Structural Concentration in Weighted Networks: A Class of Topology-Aware Indices

TL;DR

This paper introduces a new class of topology-aware concentration indices for weighted networks that integrate weight distribution and network structure, providing a more comprehensive measure of concentration in complex systems.

Contribution

It develops a unified framework and a baseline index for measuring structural concentration, extending classical indices to account for network topology and interactions.

Findings

Network topology significantly affects concentration levels.

The proposed indices capture dependence on network structure and weight distribution.

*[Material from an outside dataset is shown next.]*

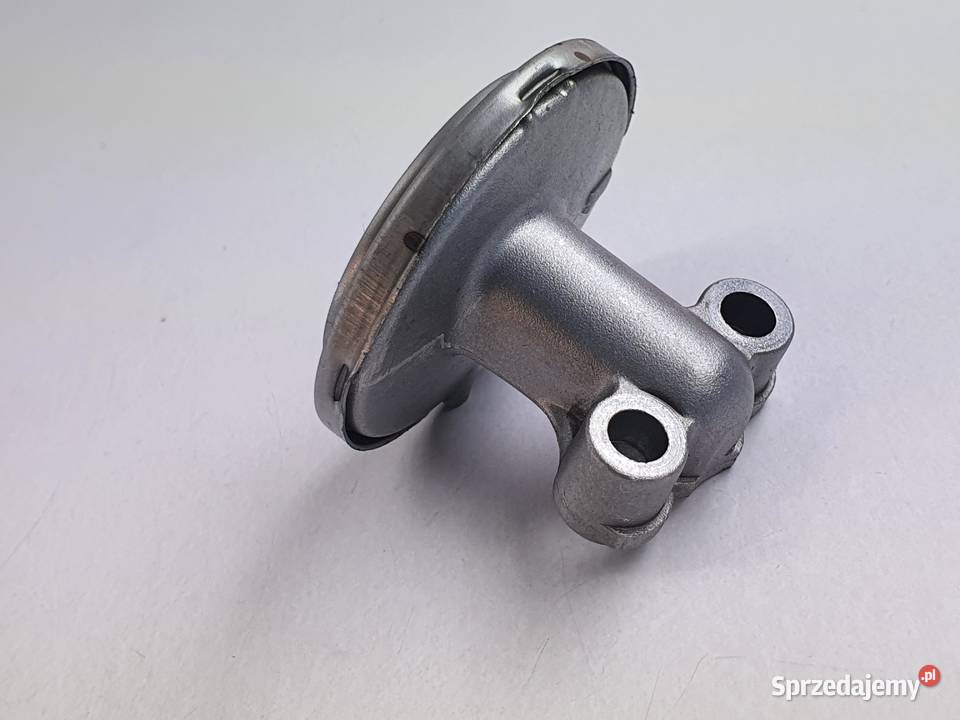Smok Oleju Sitko Yamaha Yfz 450 Raptor Łódź sprzedam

Empirical evidence shows different systems with similar weights can have different concentrations.

Abstract

This paper develops a unified framework for measuring concentration in weighted systems embedded in networks of interactions. While traditional indices such as the Herfindahl-Hirschman Index capture dispersion in weights, they neglect the topology of relationships among the elements receiving those weights. To address this limitation, we introduce a family of topology-aware concentration indices that jointly account for weight distributions and network structure. At the core of the framework lies a baseline Network Concentration Index (NCI), defined as a normalized quadratic form that measures the fraction of potential weighted interconnection realized along observed network links. Building on this foundation, we construct a flexible class of extensions that modify either the interaction structure or the normalization benchmark, including weighted, density-adjusted, null-model, degree-constrained, transformed-data, and multi-layer variants. This family of indices preserves key properties such as normalization, invariance, and interpretability, while allowing concentration to be evaluated across different dimensions of dependence, including intensity, higher-order interactions, and extreme events. Theoretical results characterize the indices and establish their relationship with classical concentration and network measures. Empirical and simulation evidence demonstrate that systems with identical weight distributions may exhibit markedly different levels of structural concentration depending on network topology, highlighting the additional information captured by the proposed framework. The approach is broadly applicable to economic, financial, and complex systems in which weighted elements interact through networks.